Friday 21 September 2018

`The Calabash tree 2






“For four hours I was away and out of my body, made to die then jerked back to the world.” (from a poem by Robin Robertson, who had same operation as me).

from: Feb 2018



I recently had open heart surgery at St Bartholomew's Hospital in London. A traumatic experience, but one which has left me deeply grateful for the NHS – massively complex and intricate surgery and after-care – carried out with extraordinary skill, care and attention and FREE.
In my recent article for The London Economic I wrote about the creeping privatisation of the NHS. Here I want to highlight the NHS at it best. A health system based in Aneurin Bevan's words on the principle that “No society can legitimately call itself civilised if a sick person is denied medical aid because of lack of means.”
I am lucky to be a citizen of a country that can offer me the medical procedures I underwent that have kept me alive. For me, it is second time lucky. Three years ago I had brain surgery that would not have been possible in the past and remains, as does the heart procedure, an impossibility for much of the world's population.
We need to bear this in mind as we fight for our NHS against the privatisers. They are creeping in through the cracks in our defences. As recentlyl as five months ago, Barts were responsible for their own catering. One nurse told me what pride he took in serving food to his patients and how this was a central part of nursing care. Today this has been handed to Serco, who run our prisons and whose annual revenue from healthcare is over £1.4 billion. Breakfast was tepid tea or coffee, cereal or porridge and toast. As I bit into the cold, spongy “toast” I could imagine Serco executives meeting to discuss how to cut back their costs to increase their profits. “Let's start with breakfast”.
I got to know my fellow patients, some with more problems than mine. Barry had already had three heart operations when he arrived at Barts in January for his fourth. His operation lasted 28 hours and they “lost” him three times. He told me of his out of body experiences which had traumatised him and made him scared of going to sleep. He badly needed psychological care, but with the present level of cuts in NHS funding, this is not available.
Just as food is important to getting better, so is after care.There was a time when post-operative patients would spend time in convalescent hospitals. No more. In Germany and even in the countries of Eastern Europe where I used to live, all operations included a minimum of one month's post-op stay in a health spa.
We not only have to fight for our NHS, but have to claw back what has already been scalpelled away and hived off to the Richard Bransons of this world.
What memories do I take away from the time I spent at Barts? Not the operation and its after-effects of pain and worry, but the nursing care I received with such commitment and humour. The nurse pushing my bed down a corridor who I got chatting to. On hearing I was a writer, he brought my bed to a halt and with a wonderful smile quoted verbatim from Gabriel García Márquez's 'Love in the Time of Cholera:' Age has no reality except in the physical world. The essence of a human being is resistant to the passage of time. Our inner lives are eternal, which is to say that our spirits remain as youthful and vigorous as when we were in full bloom. Think of love as a state of grace, not the means to anything, but the alpha and omega. An end in itself.”
Then there was the nurse replacing my chest bandage who wanted me to breath in deeply. “Puff out your chest”, she said, 'like a Robin Redbreast.'
Barry, a Jamaican living in Finsbury Park, would chat to the patient beside him, a Trinidadian from West London, about their youthful memories of their island homes and their love of the calabash tree, its soft brown bark home to multi-coloured orchids. They told me that these trees, pollinated by bats, grow on hillside pastures, along roadsides and wherever there are human beings.
The pulp of the fruit has medicinal properties and acts as a remedy for respiratory problems such as asthma, a cure for dysentry, reduces blood pressure, disinfects wounds and is used to treat haematomas and tumours.

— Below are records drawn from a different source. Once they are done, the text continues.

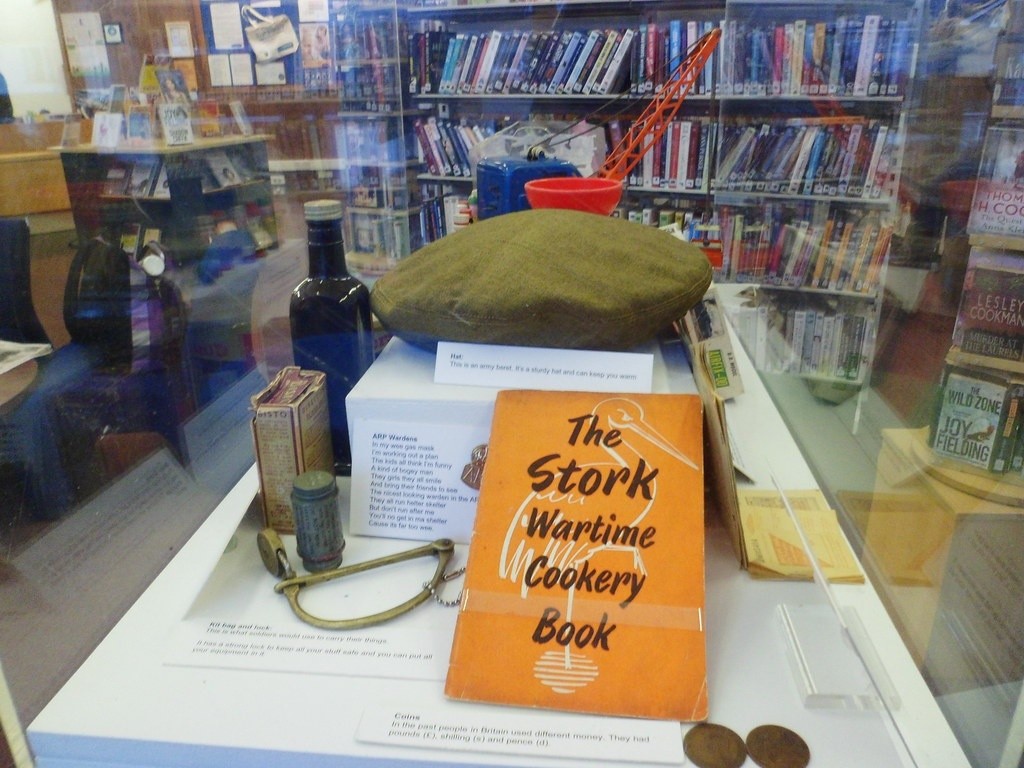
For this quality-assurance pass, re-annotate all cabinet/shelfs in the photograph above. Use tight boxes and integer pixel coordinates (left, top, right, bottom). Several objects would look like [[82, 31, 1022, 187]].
[[913, 3, 1024, 504], [50, 135, 284, 415], [215, 96, 350, 206], [327, 0, 923, 434], [856, 425, 1024, 766]]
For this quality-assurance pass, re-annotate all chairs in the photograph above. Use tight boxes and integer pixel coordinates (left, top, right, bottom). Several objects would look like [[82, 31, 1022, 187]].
[[1, 236, 197, 520], [1, 219, 54, 365]]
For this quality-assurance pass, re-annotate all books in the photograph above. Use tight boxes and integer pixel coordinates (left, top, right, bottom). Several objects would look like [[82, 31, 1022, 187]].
[[59, 53, 272, 270], [932, 1, 1024, 477], [0, 339, 53, 376], [441, 387, 710, 723], [327, 1, 920, 382]]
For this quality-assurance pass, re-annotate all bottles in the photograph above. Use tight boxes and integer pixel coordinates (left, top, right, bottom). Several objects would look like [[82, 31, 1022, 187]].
[[287, 199, 376, 478]]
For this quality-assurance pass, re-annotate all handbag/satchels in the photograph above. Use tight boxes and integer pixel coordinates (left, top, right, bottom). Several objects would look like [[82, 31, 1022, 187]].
[[241, 4, 300, 64]]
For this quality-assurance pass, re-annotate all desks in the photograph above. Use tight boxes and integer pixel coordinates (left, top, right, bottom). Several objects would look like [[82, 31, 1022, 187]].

The NHS is our Calabash tree

To my dead Donor:
Dedicated to Dr Wael Awad, his surgical team, anaesthetist & all nursing / ancillary staff at Barts Ward 4B - in respect for their care & skills 
My blood pump was stopped
while a machine took over 
the job my heart had done 
for almost 73 years. 
A cow's pericardium replaced 
my narrowed, furred valve
that no longer moved like 
a sea anemone's fronds. 
This valve was given without 
agreement or consent
so I made a vow to my dead donor
to never eat beef again.

Last time it was a subdural haematoma.
I escaped with my brain intact. 
That involved an earlier pact, 
made with myself, to act wisely
with attention to my herd.
My plan of action now 
begins with breaking through the fence 
to arrive, together, in greener pastures.